It’s what we’ve been waiting for here at Newscripts: “Project Runway” with a science twist. Earlier this month, the Discovery Channel aired the pilot of “The Big Brain Theory: Pure Genius,” a reality competition show featuring 10 geeky contestants competing for $50,000 and a one-year job contract at the design and engineering firm WET.
Contestants get 30 minutes to design a solution to a made-for-TV engineering problem. Then the judges—Mark Fuller, chief executive officer of WET, and Christine Gulbranson, a renewable energy innovator—choose their favorite two ideas. The contestants who dreamed up the preferred solutions get to pick their teams, playground style.
In the pilot, the teams have to prevent two trucks with explosive cargo from blowing up on impact as they race toward each other at 35 mph.
Both teams’ designs fail, resulting in a massive explosion and the elimination of one of the team leaders. But don’t be fooled, the contestants are smarty-pants: The show touts their occupations (rocket scientist, product design consultant, robotics Ph.D. student) and IQs.
“The series features some of the greatest young minds in America,” according to host Kal Penn. “There is a lot at stake within the show itself, and in terms of what it signifies.” Penn, known for playing a nonbrainy pothead in the “Harold and Kumar” movies, is a former associate director of public engagement for the White House and the son of an engineer.
What may be at stake is the public’s perception of science as fun, competitive yet collaborative, and downright cool.

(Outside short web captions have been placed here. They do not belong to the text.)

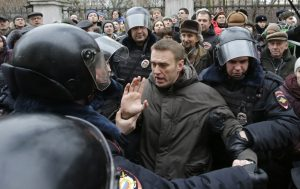High risk, low reward: Russia's opposition leader in court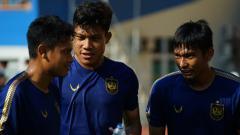 Indosport - Pemain PSIS, Wahyu 'Hulk' Prasetyo (tengah).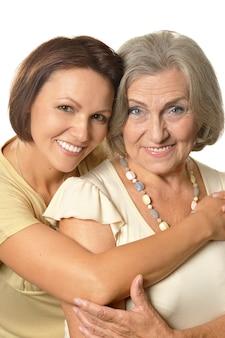 娘と年配の女性の肖像画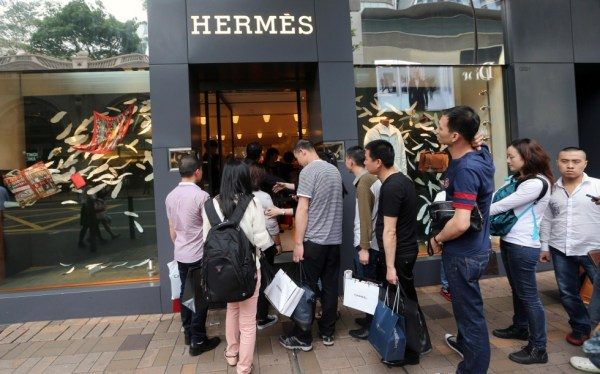 chinese-consumers-outside-hermes-luxury-brand-retail-store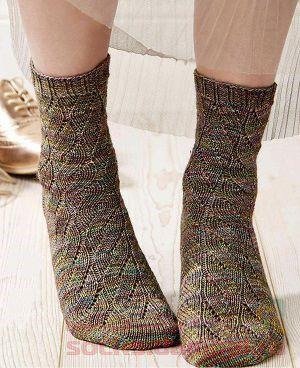 вязаные носки спицами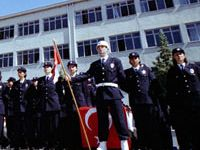 Polis koleji mezunları akademiye sınavsız giremeyecek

If this group keeps failing at challenges and accidentally blowing things up, they may well succeed.
The stars of the Discovery show represent geographic and racial diversity, but of the 10 contestants, only two are women. Encouraging girls to enter science is an ongoing challenge that may start long before their first math or science class.
Earlier this month, British retail giant Tesco stood by its decision to label a kiddie chemistry set a boys’ toy, explaining via Twitter that its designation was determined by shopping habits. It has since backtracked after receiving criticism from consumers and gender equality groups.

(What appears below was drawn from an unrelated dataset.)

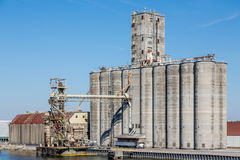 Silos de grain massifs Photographie stock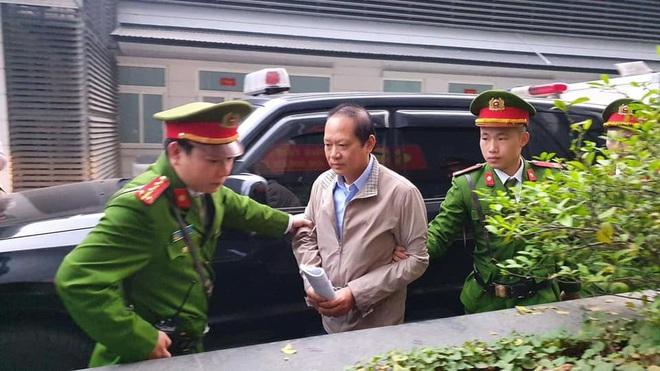 Hình ảnh mới nhất phiên xét xử vụ MobiFone mua AVG: ông Nguyễn Bắc Son, Trương Minh Tuấn tới tòa - Ảnh 2.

Online advocacy group Let Toys Be Toys cried foul on Twitter, saying that if schools took a Tesco approach, teachers wouldn’t bother teaching science to girls. After an onslaught of criticism, Tesco admitted its choice was “incorrect.”
Boots, a British drug store chain, came under similar fire last month when consumers complained about placing all Science Museum-brand toys in its boys’ toy section of its stores and website. Girls’ toy shelves included a tea set, princess kit, and Hello Kitty beader.
Boots has since removed its gender-specific labels and responded to accusations of sexism in a statement, saying placement was meant to help shoppers and that the company has “always been proud of supporting women in science and in particular in their careers in pharmacy.”
Let Toys Be Toys’ initial criticism of Tesco was that it labeled the Action Science Chemistry Set as a boys’ toy and the Hotpoint Toy Cooker a girls’ toy. At C&EN’s press time, Tesco’s website had changed the label for the chemistry set and other science toys to read “unisex.” Meanwhile, the toy cooker and a play laundry set continue to be labeled as girls’ toys.